WHAT YOU NEED TO DO:
In the worked calculus solution, what is the final expression for ∂f/∂s in terms of s and t?

TEXT SEGMENT:
- - - - - - -

Answer
a) $\frac{{\partial f}}{{\partial x}} = 2x{y^3}$, ${\ \ }$ $\frac{{\partial f}}{{\partial y}} = 3{x^2}{y^2}$, ${\ \ }$ $\frac{{\partial f}}{{\partial z}} = 4{z^3}$
(b) $\frac{{\partial x}}{{\partial s}} = 2s$, ${\ \ }$ $\frac{{\partial y}}{{\partial s}} = {t^2}$, ${\ \ }$ $\frac{{\partial z}}{{\partial s}} = 2st$
(c) $\frac{{\partial f}}{{\partial s}} = 7{s^6}{t^6} + 8{s^7}{t^4}$
Work Step by Step
(a) We have $f\left( {x,y,z} \right) = {x^2}{y^3} + {z^4}$ and $x = {s^2}$, $y = s{t^2}$, and $z = {s^2}t$.
The primary derivatives are
$\frac{{\partial f}}{{\partial x}} = 2x{y^3}$, ${\ \ }$ $\frac{{\partial f}}{{\partial y}} = 3{x^2}{y^2}$, ${\ \ }$ $\frac{{\partial f}}{{\partial z}} = 4{z^3}$
(b) Calculate
$\frac{{\partial x}}{{\partial s}} = 2s$, ${\ \ }$ $\frac{{\partial y}}{{\partial s}} = {t^2}$, ${\ \ }$ $\frac{{\partial z}}{{\partial s}} = 2st$
(c) Compute $\frac{{\partial f}}{{\partial s}}$ using the Chain Rule:
$\frac{{\partial f}}{{\partial s}} = \frac{{\partial f}}{{\partial x}}\frac{{\partial x}}{{\partial s}} + \frac{{\partial f}}{{\partial y}}\frac{{\partial y}}{{\partial s}} + \frac{{\partial f}}{{\partial z}}\frac{{\partial z}}{{\partial s}}$
Using the results from part (a) and part (b) and substituting them in the equation above we get
$\frac{{\partial f}}{{\partial s}} = 4x{y^3}s + 3{x^2}{y^2}{t^2} + 8{z^3}st$
Since $x = {s^2}$, $y = s{t^2}$, and $z = {s^2}t$, so $\frac{{\partial f}}{{\partial s}}$ in terms of the independent variables $s$ and $t$ is
$\frac{{\partial f}}{{\partial s}} = 4\left( {{s^2}} \right){\left( {s{t^2}} \right)^3}s + 3{\left( {{s^2}} \right)^2}{\left( {s{t^2}} \right)^2}{t^2} + 8{\left( {{s^2}t} \right)^3}st$
$ = 4{s^6}{t^6} + 3{s^6}{t^6} + 8{s^7}{t^4}$
$ = 7{s^6}{t^6} + 8{s^7}{t^4}$

- - - - - - -

Records from a collection:
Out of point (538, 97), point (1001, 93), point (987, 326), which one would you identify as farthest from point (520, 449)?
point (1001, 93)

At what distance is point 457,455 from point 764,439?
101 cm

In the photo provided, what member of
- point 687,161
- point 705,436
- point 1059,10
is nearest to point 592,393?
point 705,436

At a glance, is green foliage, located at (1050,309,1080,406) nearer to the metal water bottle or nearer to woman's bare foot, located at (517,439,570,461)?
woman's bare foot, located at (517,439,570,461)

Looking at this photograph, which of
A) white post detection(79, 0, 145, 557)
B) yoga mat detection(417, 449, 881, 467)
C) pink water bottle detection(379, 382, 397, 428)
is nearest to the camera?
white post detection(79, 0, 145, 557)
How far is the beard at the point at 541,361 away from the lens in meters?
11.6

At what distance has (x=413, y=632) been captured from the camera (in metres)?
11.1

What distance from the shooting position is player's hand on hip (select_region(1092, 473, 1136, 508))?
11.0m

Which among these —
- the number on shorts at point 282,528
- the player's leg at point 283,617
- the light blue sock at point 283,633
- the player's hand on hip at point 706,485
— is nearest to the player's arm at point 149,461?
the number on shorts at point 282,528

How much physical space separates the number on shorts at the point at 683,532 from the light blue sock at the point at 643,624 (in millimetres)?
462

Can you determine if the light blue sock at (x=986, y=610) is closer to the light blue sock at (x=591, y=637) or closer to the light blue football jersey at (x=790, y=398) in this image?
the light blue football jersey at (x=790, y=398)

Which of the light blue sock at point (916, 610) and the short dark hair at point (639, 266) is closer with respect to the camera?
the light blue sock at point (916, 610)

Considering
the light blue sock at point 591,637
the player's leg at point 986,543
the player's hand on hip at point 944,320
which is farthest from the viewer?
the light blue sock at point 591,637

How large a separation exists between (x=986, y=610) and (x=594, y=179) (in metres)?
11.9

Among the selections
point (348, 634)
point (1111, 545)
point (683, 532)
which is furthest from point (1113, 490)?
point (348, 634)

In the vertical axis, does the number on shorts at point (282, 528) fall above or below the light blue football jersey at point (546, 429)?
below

- - - - - - -

TASK RESPONSE:
∂f/∂s = 7s⁶t⁶ + 8s⁷t⁴